Direction A
Filter the rows below and copy each line that contains the word "right", matching case exactly.

Passage given
%%

Slide 1:

Today we will introduce an important class of problems: those solvable by a
nondeterministic program that runs in polynomial time.
In the next lecture, we will identify the hardness problems among them, and give
evidence that many problems can't be solved quickly.

Slide 2:

First, let us introduce a few problems on graphs.

A clique is a subset of vertices that are pairwise adjacent.
For example, {2,3,4} is a clique in the graph here, because these three vertices
are all adjacent to each other.

An independent set is a subset of vertices that are pairwise non-adjacent.
{1,3} is an independent set in the graph here, because there is no edge between
node1 and node 3.

A vertex cover is a set of vertices that touches all the edges in the graph.
{3,4} is a vertex cover in the graph here, because all edges in this graph has
at least one end point belonging to the set {3,4}.

Slide 3:

There are a few natural graph problems related to the concepts we introduced on
the previous slide.

One question is to find the largest clique in the graph.
If the graph is a social network graph, say friendship relationship on Facebook,
then a clique may correspond to a community where every member is a friend of
any other member.
And finding the largest clique corresponds to finding the largest community.

In this course, the computational problems we look at are decision problems -
questions with a yes/no answer.
So we will rephrase the task of finding the largest clique into the following
yes/no question:
Given a graph G and an integer k, does the graph contain a clique of k vertices?
This decision problem is denoted as CLIQUE.
Or more formally, CLIQUE consists of yes instances to the decision problem,
namely all graphs G and integer k, such that G contains a clique of size k.
As we will see later, the decision version of the clique problem is closely
related to the search version of the problem (of finding the largest clique).

Analogously, we can look at the Independent Set problem: Given a graph G and an
integer k, does G contain an independent set of size k?

%%

Direction B
Repeat the passage of the graph-problems slide notes starting with "As we will see" and going on through "the largest clique).", word for word.

Task material
%%

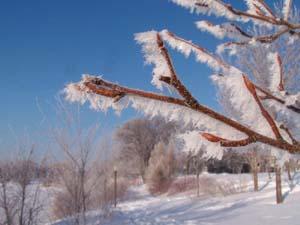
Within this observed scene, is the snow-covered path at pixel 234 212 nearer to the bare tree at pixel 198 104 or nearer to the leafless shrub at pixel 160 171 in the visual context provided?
the leafless shrub at pixel 160 171

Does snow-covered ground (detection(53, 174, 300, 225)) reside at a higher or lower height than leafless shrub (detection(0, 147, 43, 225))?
lower

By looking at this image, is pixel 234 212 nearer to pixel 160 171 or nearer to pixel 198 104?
pixel 198 104

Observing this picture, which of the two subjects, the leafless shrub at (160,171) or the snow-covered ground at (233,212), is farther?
the leafless shrub at (160,171)

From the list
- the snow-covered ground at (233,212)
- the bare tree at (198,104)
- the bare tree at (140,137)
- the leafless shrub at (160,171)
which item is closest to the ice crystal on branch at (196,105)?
the bare tree at (198,104)

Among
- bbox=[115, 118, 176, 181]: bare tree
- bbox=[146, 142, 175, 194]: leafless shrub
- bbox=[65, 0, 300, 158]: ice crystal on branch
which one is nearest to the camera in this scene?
bbox=[65, 0, 300, 158]: ice crystal on branch

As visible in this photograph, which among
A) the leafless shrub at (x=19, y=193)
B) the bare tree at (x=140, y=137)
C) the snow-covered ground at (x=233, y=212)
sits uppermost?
the bare tree at (x=140, y=137)

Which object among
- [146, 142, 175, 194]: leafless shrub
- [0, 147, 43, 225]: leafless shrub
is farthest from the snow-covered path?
[146, 142, 175, 194]: leafless shrub

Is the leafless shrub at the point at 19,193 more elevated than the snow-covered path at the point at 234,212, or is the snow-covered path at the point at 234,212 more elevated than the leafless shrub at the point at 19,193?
the leafless shrub at the point at 19,193

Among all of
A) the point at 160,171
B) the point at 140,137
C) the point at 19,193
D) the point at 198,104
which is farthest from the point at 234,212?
the point at 140,137

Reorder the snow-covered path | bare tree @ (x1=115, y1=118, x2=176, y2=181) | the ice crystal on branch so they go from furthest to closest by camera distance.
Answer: bare tree @ (x1=115, y1=118, x2=176, y2=181), the snow-covered path, the ice crystal on branch

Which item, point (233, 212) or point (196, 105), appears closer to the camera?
point (196, 105)

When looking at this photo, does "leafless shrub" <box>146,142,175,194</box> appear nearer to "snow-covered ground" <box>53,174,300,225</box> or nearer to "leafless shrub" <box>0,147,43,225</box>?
"snow-covered ground" <box>53,174,300,225</box>

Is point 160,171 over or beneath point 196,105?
beneath

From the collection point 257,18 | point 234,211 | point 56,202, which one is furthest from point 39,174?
point 257,18
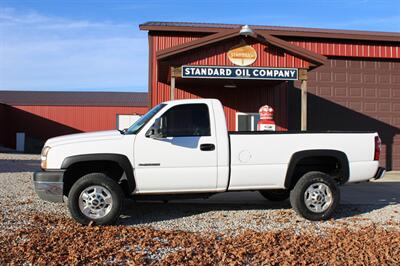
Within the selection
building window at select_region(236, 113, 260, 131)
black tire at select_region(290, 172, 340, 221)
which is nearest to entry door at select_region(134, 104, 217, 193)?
black tire at select_region(290, 172, 340, 221)

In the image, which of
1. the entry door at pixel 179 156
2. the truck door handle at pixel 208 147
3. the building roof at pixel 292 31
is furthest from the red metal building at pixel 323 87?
the truck door handle at pixel 208 147

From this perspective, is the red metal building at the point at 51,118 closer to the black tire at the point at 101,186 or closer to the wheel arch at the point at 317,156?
the black tire at the point at 101,186

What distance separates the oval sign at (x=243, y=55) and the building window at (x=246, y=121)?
3.51m

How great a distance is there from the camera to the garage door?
54.1 feet

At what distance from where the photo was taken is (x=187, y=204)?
898cm

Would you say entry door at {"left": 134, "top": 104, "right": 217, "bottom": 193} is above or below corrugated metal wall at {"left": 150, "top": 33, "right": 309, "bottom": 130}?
below

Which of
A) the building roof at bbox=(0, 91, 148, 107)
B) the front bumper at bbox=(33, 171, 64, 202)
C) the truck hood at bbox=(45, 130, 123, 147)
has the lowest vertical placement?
the front bumper at bbox=(33, 171, 64, 202)

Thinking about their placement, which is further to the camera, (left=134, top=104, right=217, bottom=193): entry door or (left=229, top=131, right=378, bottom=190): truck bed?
(left=229, top=131, right=378, bottom=190): truck bed

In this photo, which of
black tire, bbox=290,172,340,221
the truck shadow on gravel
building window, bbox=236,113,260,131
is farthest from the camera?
building window, bbox=236,113,260,131

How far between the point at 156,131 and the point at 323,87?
35.3ft

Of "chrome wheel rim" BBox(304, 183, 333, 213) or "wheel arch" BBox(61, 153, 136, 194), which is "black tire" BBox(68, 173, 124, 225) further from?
"chrome wheel rim" BBox(304, 183, 333, 213)

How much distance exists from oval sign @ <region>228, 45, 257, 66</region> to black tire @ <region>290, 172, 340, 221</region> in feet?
17.3

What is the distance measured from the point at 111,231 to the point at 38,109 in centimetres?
3032

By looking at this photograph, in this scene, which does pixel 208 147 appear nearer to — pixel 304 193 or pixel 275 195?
pixel 304 193
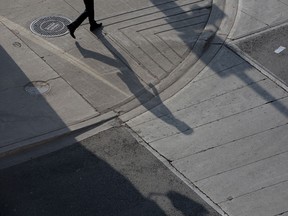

%%

Task response A
Would you say entry door at {"left": 134, "top": 104, "right": 217, "bottom": 193} is above or below corrugated metal wall at {"left": 150, "top": 33, "right": 309, "bottom": 130}?
Thinking about their placement, which is further to the camera, (left=134, top=104, right=217, bottom=193): entry door or (left=229, top=131, right=378, bottom=190): truck bed?
(left=229, top=131, right=378, bottom=190): truck bed

Task response B
As we will see later, the decision version of the clique problem is closely
related to the search version of the problem (of finding the largest clique).